Our Lady of Chernobyl

Greg Egan
A DF Books NERD’s Release

Copyright ©1994 by Greg Egan

Interzone #83, May 1994
Thanks to Caroline Oakley, Anthony Cheetham, John Douglas, Peter Robinson, Kate Messenger, Philip
Patterson, Tony Gardner, Russ Galen, David Pringle, Lee Montgomerie, Gardner Dozois, Sheila
Williams, and Bill Congreve.



We knew not whether we were in heaven or on earth, for surely there is no such splendor or
beauty anywhere upon earth.

—The envoy of Prince Vladimir of Kiev, describing the Church of the Divine Wisdom in Constantinople,
987.


It is the rustiest old barn in heathendom.

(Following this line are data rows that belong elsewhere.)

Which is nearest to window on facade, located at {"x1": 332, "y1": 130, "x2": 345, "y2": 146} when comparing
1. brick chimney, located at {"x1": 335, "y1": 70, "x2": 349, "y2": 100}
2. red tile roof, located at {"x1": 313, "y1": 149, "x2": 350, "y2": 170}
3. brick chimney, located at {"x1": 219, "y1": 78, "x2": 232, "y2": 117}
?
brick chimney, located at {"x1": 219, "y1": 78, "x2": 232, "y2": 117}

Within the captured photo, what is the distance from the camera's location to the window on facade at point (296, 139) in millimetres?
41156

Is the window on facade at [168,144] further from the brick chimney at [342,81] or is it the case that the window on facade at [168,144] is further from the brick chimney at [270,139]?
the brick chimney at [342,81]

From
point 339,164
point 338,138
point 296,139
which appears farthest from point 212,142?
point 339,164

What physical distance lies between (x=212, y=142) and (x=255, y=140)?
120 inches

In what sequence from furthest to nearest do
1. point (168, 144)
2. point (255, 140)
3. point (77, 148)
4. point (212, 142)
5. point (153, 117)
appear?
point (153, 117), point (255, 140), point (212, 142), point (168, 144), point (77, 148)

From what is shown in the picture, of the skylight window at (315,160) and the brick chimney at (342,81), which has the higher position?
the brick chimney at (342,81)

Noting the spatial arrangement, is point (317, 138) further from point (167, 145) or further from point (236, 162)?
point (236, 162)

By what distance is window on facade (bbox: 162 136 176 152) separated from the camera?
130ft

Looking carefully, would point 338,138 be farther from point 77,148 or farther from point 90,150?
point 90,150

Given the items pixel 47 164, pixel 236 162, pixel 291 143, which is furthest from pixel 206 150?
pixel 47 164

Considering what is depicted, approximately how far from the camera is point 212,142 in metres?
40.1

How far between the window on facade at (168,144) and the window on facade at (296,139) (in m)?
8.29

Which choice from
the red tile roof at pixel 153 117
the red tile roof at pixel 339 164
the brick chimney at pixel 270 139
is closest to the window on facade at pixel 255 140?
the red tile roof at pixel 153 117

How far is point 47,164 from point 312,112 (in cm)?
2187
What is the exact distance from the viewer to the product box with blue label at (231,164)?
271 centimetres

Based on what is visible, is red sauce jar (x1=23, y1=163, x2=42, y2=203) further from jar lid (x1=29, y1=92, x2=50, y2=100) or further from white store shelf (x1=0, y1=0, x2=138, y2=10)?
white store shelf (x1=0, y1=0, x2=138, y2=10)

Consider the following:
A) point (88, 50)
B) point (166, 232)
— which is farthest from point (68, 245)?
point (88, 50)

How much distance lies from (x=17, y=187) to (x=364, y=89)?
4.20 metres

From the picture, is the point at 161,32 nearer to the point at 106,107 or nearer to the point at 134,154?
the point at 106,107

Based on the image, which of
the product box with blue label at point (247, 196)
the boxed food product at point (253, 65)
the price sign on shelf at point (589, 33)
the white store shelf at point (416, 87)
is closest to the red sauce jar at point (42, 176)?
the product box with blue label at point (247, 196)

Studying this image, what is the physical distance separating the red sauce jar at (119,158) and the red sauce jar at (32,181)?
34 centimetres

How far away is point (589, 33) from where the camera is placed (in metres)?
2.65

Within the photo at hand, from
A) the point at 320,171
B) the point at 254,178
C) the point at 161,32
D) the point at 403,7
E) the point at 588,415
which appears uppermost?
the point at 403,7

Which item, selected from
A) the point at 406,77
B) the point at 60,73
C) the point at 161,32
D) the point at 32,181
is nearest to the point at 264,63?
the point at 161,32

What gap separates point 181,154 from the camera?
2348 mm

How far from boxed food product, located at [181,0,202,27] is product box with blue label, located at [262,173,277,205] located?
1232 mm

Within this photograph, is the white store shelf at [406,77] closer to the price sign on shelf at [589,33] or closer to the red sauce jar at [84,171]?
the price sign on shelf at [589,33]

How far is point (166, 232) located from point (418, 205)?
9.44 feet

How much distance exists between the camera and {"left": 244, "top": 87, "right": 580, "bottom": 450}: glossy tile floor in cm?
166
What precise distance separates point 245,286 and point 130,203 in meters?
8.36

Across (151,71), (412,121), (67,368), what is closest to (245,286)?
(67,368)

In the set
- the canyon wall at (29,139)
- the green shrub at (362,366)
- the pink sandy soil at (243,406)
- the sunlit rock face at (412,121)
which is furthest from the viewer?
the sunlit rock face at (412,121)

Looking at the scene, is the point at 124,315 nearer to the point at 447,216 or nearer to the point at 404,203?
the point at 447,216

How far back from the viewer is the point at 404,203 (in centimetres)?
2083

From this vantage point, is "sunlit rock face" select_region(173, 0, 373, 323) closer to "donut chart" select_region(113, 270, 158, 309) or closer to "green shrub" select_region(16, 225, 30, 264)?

—S.L. Clemens, ditto, 1867.
****
Luciano Masini had the haunted demeanor and puffy complexion of an insomniac. I'd picked him as a
man who'd begun to ask himself, around two a.m. nightly, if his twenty-year-old wife really had found the
lover of her dreams in an industrialist three times her age—however witty, however erudite, however
wealthy. I hadn't followed his career in any detail, but his most famous move had been to buy the entire
superconducting cables division of Pirelli, when the parent company was dismembered in ‘09. He was
impeccably dressed in a gray silk suit, the cut precisely old-fashioned enough to be stylish, and he looked
like he'd once been strikingly handsome. A perfect candidate, I decided, for vain self-delusion and
belated second thoughts.

I was wrong. What he said was: “I want you to locate a package for me.”

“A package?” I did my best to sound fascinated—although if adultery was stultifying, lost property was
worse. “Missingen route from—?”

“Zürich.”

“To Milan?”

“Of course!” Masini almost flinched, as if the idea that he might have been shipping his precious cargo
elsewhere, intentionally, caused him physical pain.

I said carefully, “Nothing is ever really lost. You might find that a strongly-worded letter from your
lawyers to the courier is enough to work miracles.”

Masini smiled humorlessly. “I don't think so. The courier is dead.”